“What do you mean?”
“Okay, let’s say you do have a big dog. Well, you could mate it to a regular-size dog and you might get big pups and you might not. The surest way is to go out and find another big dog. Now it’s no guarantee but you’re more likely to get big pups that way and if you’re lucky one of them will grow up to be bigger than its parents. Then you take that dog, breed it to another big dog, get an even bigger pup, and then it’s wash, rinse, and repeat, each generation getting bigger and bigger until you’ve got the giant on your video. It’s like my brother, Barry. He wasn’t too bright to begin with and he goes and marries a woman who’s thirty-four years old and flunked her GED twice. Then they have a son that’s dumber than a box of hair, he gets married and has kids that play hide-and-seek in the rosebushes. Can I see that kitchen shot again?” Harry held the tablet this way and that. “Yeah, that’s what I thought,” he said. “This dog has been crossbred. Somewhere in his pedigree, a pit bull parent was bred to something else. Happens all the time. People breed pits to Dobermans, Rottweilers, Catahoula Leopard dogs, all kinds of things. Now it’s hard to make out here but your dog has some dewlap, wrinkling on the forehead, the legs are a little long and the tail’s got a curve in it. Could be Great Dane or mastiff but I’m thinking Presa Canario, which would explain a lot of things.”

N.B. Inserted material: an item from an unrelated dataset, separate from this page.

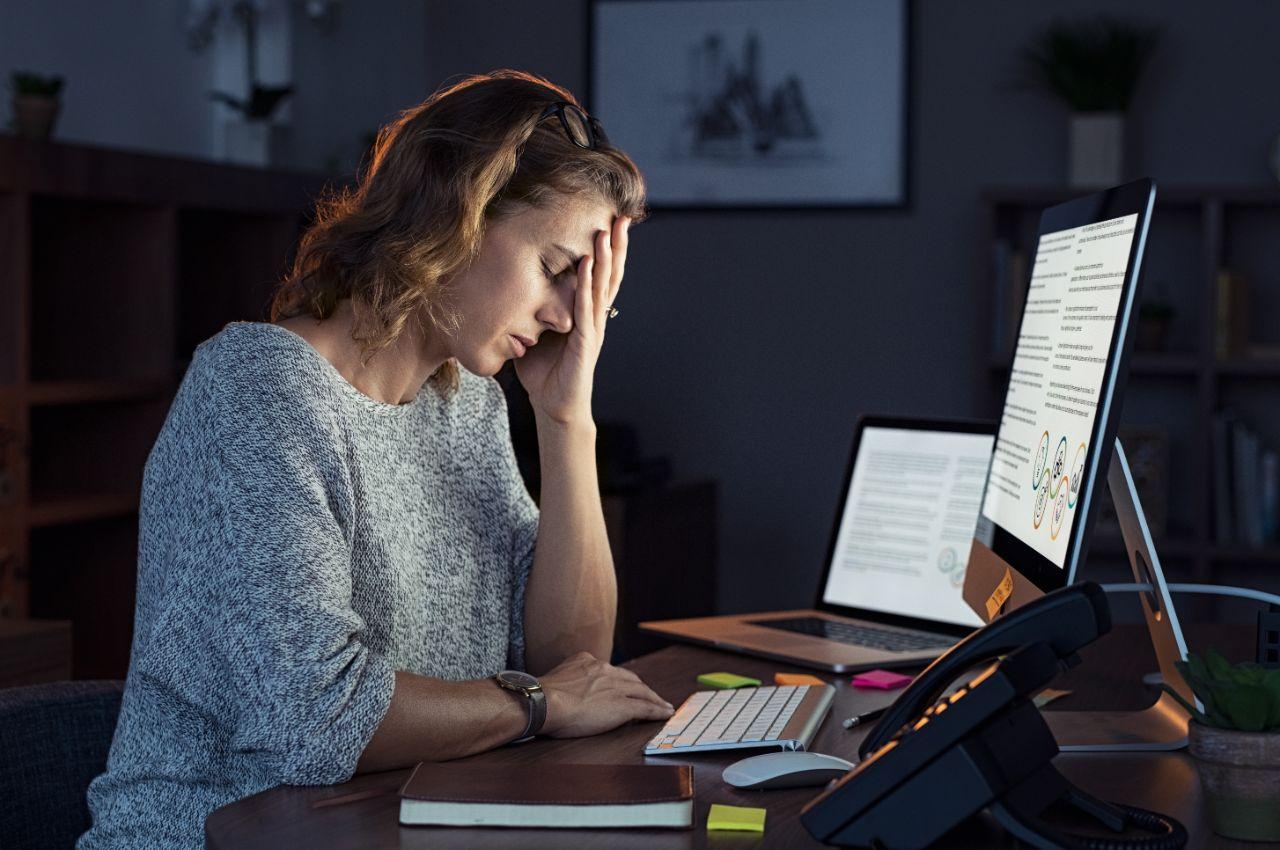 Frau sitzt erschöpft vor ihrem Laptop, und leidet unter einer Depression.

“Presa what?” Dodson said.
“Presa Canario. It’s originally from the Spanish Canary Islands. Big strong dog, weighs over a hundred pounds. Ranchers bred them to kill predators and for dogfighting. They call it a pit bull on steroids. It’s got an unpredictable temperament and it’s human aggressive. Mix that together with a pit’s fearlessness and determination and train it to attack on sight and I don’t know what you’ve got.” Harry closed the cage and wiped his hands on his shirt. “And I’ll tell you something else,” he said. “Whoever the fella is that bred this dog is one crazy son of a bitch.”
CHAPTER EIGHT
Jiffy Lube
May 2005
Hunting down Marcus’s killer gave Isaiah focus; something to occupy his mind besides his grief. A reason to get up in the morning. He called the East Long Beach police station and spoke to Detective Purcell who was in charge of the investigation. Isaiah told the detective he was calling on behalf of his mother. She was too upset to talk and wanted to know if there was any progress tracking down the driver.
“I’m afraid I don’t have much to tell her,” Purcell said. “In a hit-and-run people tend to look at the victim first and only see the vehicle as it’s leaving the scene.”
“Nobody saw anything?” Isaiah said. He could hear Purcell thinking Why didn’t you?
“There was a witness at the bus stop,” Purcell said. “He stated the vehicle was a late-model Honda Accord, silver, the up model. He couldn’t describe the driver, everything happened too fast.” Purcell said there were stories about the accident on the local news and an article had appeared in the newspaper but nobody called the hotline.
“Anything else you can tell my mom?” Isaiah said.
“It’s an ongoing investigation and we’re doing everything we can,” Purcell said. “If there are any developments we’ll contact you.”
For the first time since the accident, Isaiah went back to the intersection of Anaheim and Baldwin. Not much traffic this time of day. A woman filling up at the Shell station. An old man sweeping the sidewalk in front of a liquor store. A homeless kid with two dogs walking by. Normal, like Marcus was never here. Like Marcus had never died. Isaiah tried not to look at the patch of asphalt where his brother lost his life but couldn’t help it. He saw Marcus lying there, a bag of broken bones and smashed arteries, the luminous smile snuffed out forever. Isaiah felt a surge of heat coming from his insides, pushing sweat out of his pores, his face burning up. Light-headed and nauseous, he sat down on the bus bench. Somebody asked him if he was all right and he waved them away.